The Inbetweeners
It isn’t essential that viewers of the movie version of the British sitcom The Inbetweeners have a passing familiarity with the series, but it’s recommended, primarily because fans may be the most forgiving of the film’s flaws. Over the course of three seasons and 18 episodes, The Inbetweeners features the punchy, raunchy misadventures of four teenage mates: nebbishy, sarcastic Will (Simon Bird, who’s also the narrator); his shy, clumsy best friend Simon (Joe Thomas); the impulsive, boastful Jay (James Buckley); and sweet, dim Neil (Blake Harrison). Each episode sees the foursome ragging mercilessly on each other and getting into some kind of drunken mess while trying to get laid; the movie follows the same plot, with the guys flying off to Malia in Crete to have a debauched summer holiday before starting their new lives either as university drones or working stiffs.
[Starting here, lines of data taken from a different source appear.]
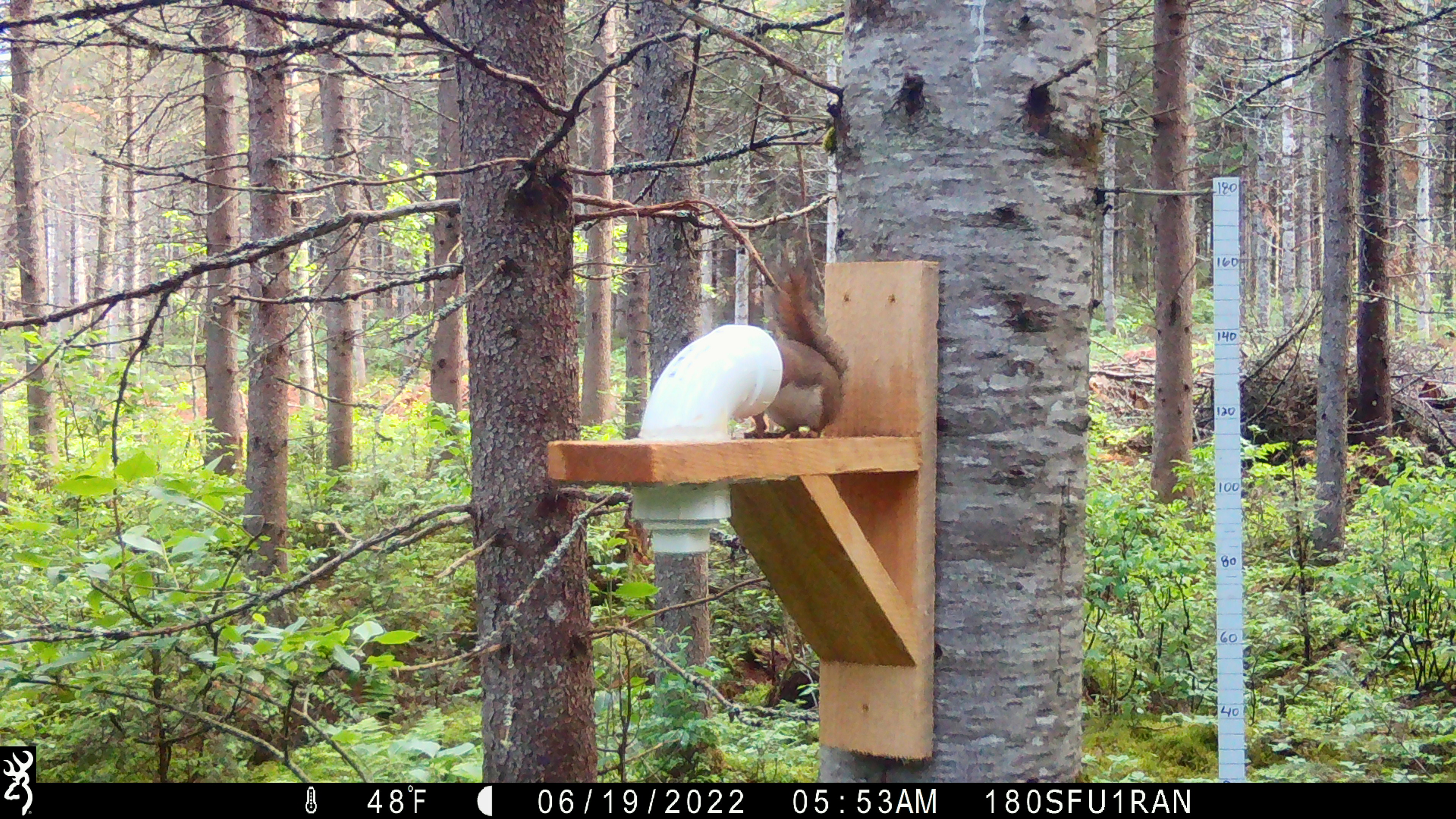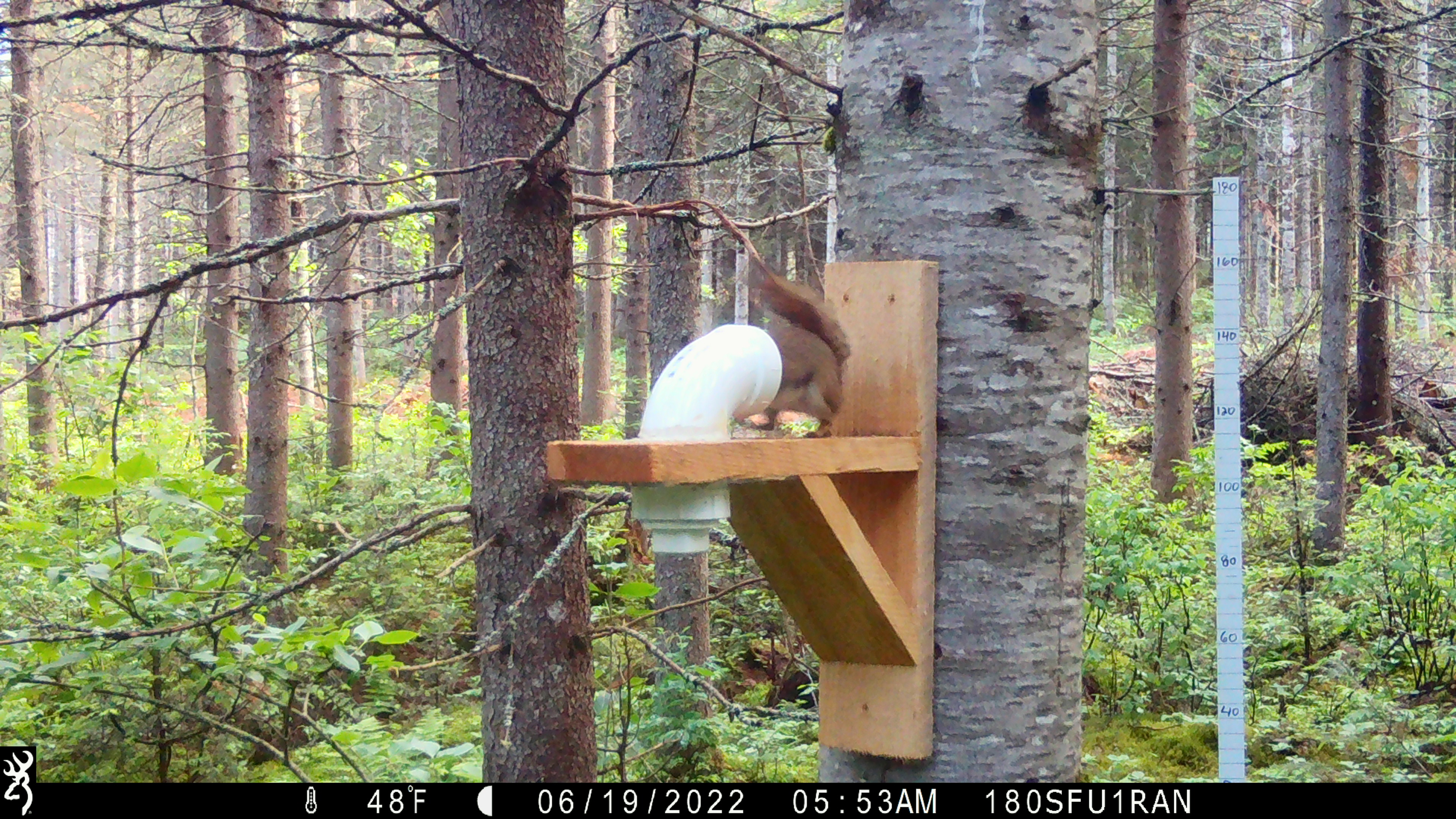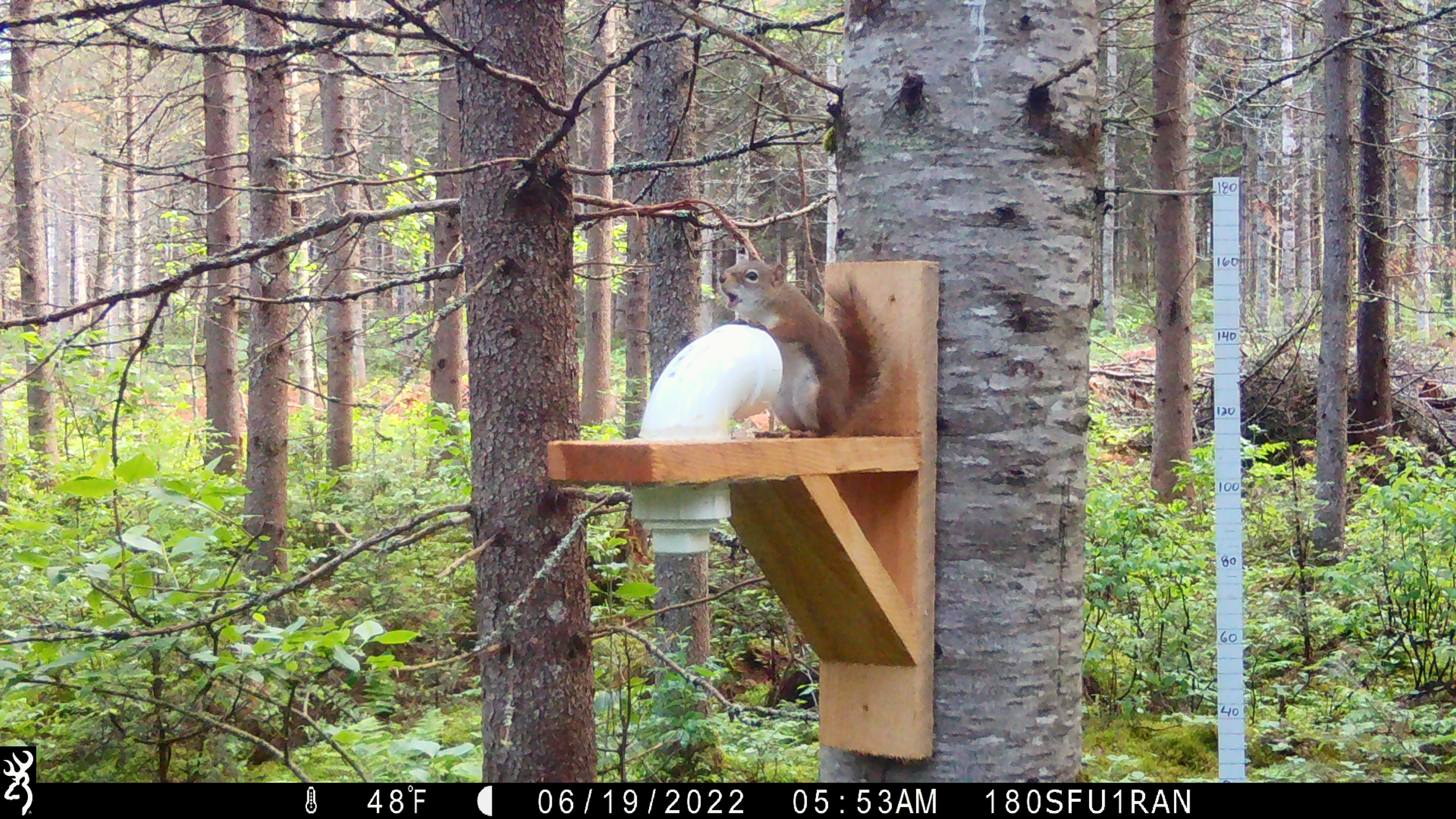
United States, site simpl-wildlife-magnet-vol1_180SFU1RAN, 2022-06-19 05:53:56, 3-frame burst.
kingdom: Animalia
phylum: Chordata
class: Mammalia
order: Rodentia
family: Sciuridae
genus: Tamiasciurus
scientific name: Tamiasciurus hudsonicus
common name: red squirrel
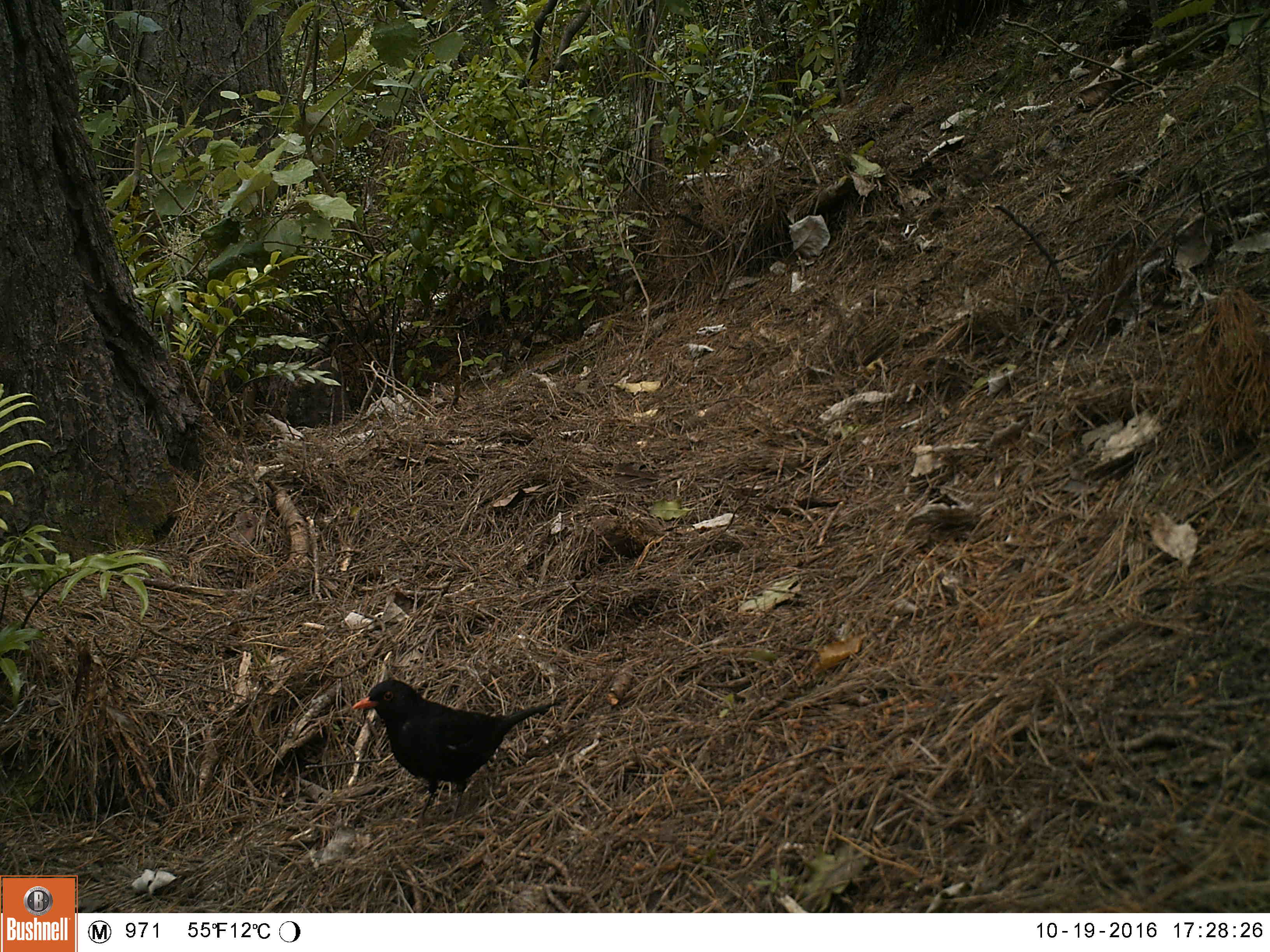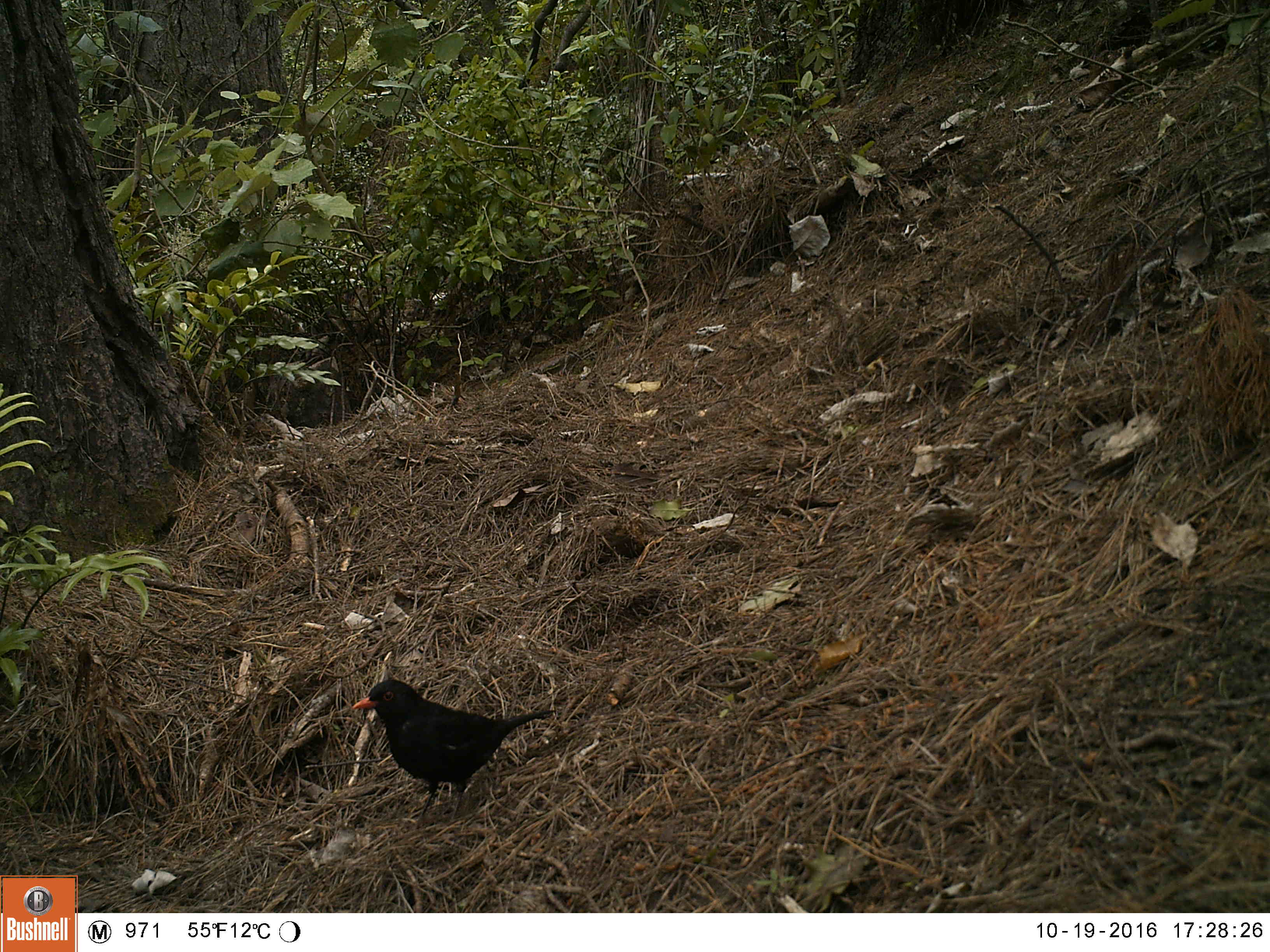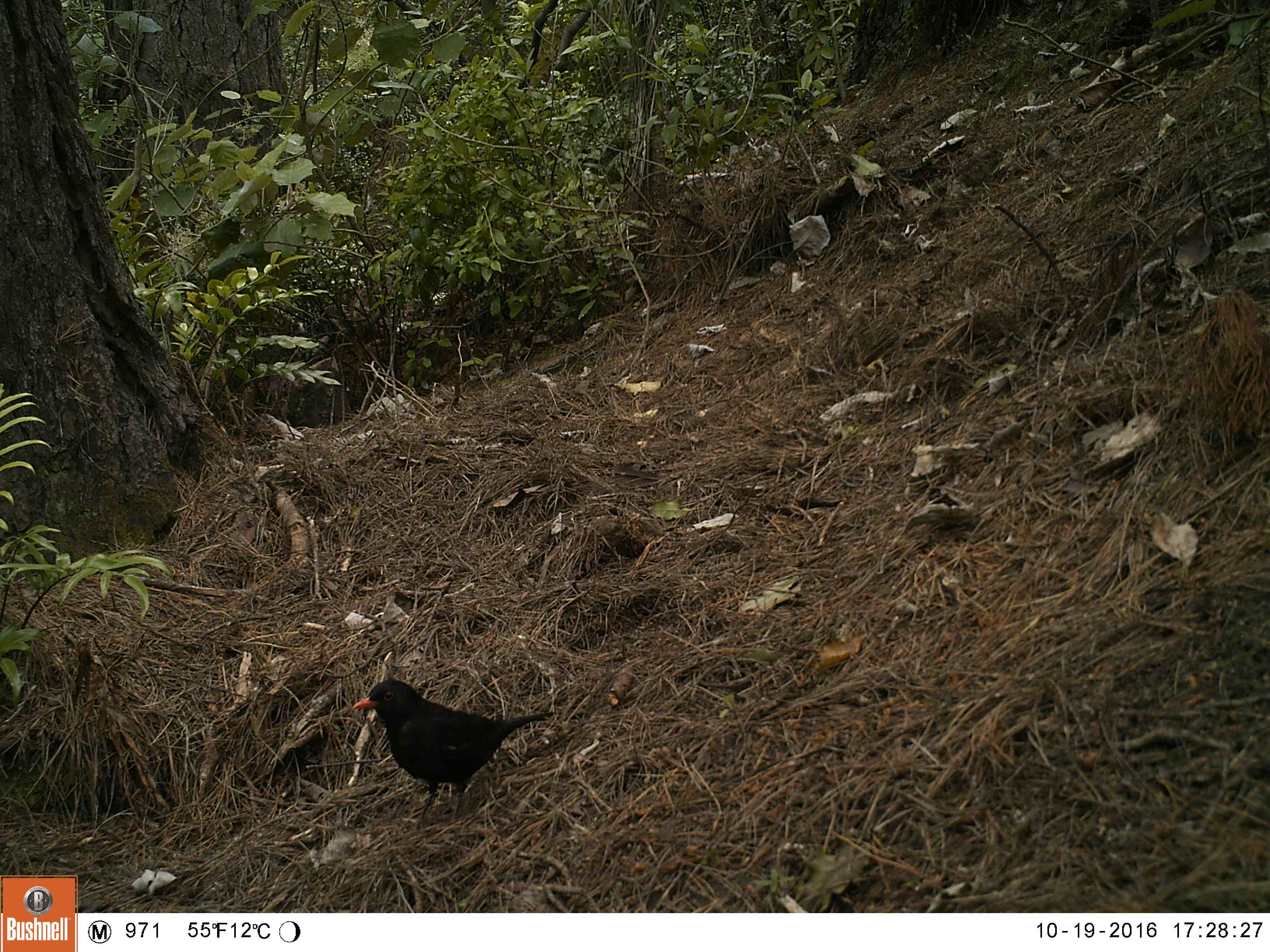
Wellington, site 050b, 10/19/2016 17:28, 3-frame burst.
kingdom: Animalia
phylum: Chordata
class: Aves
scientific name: Aves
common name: bird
Bird (Aves).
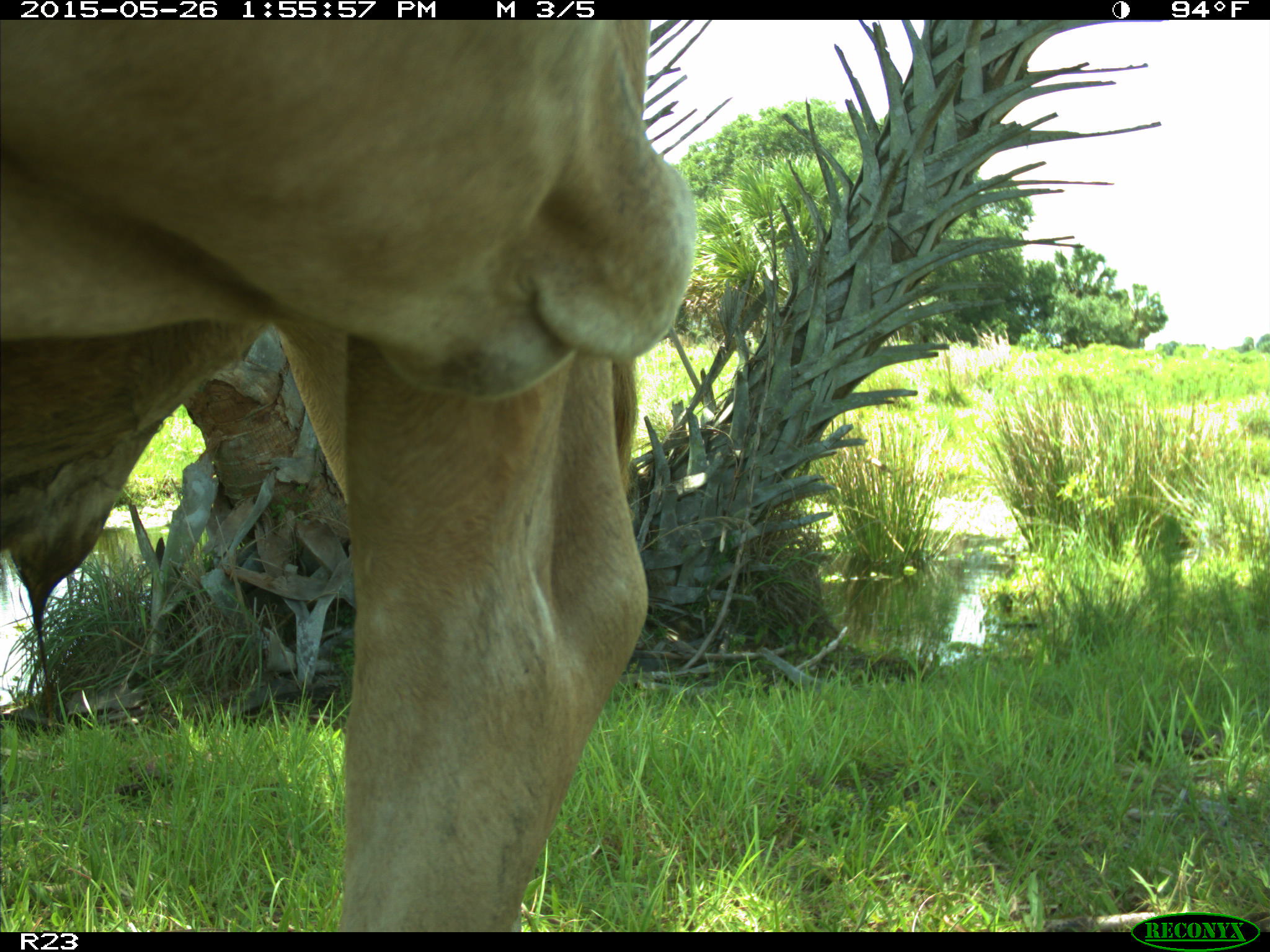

But what’s tightly wound at half an hour comes a bit unsprung over 90 minutes, as writers Damon Beesley and Iain Morris struggle to find new ways for the boys to humiliate each other in front of their prospective sex partners. All of which means that anyone who doesn’t already know and care a little about these characters might find the movie a bit thin.
For those who do already like The Inbetweeners, though, there’s a lot here to enjoy. Even at the end of their run, they’re a crack comic ensemble, with the quartet playing off each other’s types in ways that are predictable but still funny: Jay does something douchey, Neil consumes a food or beverage that makes him emit some horrible fluid or smell, Simon lets nerves interfere with his stabs at romance, and Will hangs back primly and makes comments like, “And so we head out on the town, smelling like an industrial accident at a Lynx factory, and looking like the world’s shittiest boy band.” Even in this flabbier shape, The Inbetweeners is still good for a steady stream of funny lines, such as Will joking that a Greek waiter could be off “committing atrocities in Anatolia,” and it’s good for some hilariously inappropriate images, such as Will being coerced into wearing a pink “Pussay Patrol” T-shirt featuring a cat sporting a giant erection on the front and the words “Mr. I Fuck Kids” on the back.
But what primarily redeems the Inbetweeners movie is that it’s so surprisingly tender and sweet. Throughout the film, the guys cross path with four young ladies, and gradually, with each serendipitous meeting, Will and company retreat a little more from their over-the-top mythologizing of the opposite sex, and start to relate to women as people, not symbols. As enjoyable as these lads have been to watch over the past few years on The Inbetweeners, it’s the girls who steal the movie, leading longtime fans to wonder what a similar 18-episode series about these characters would’ve been like. Some clever TV producer in the UK should get right on that.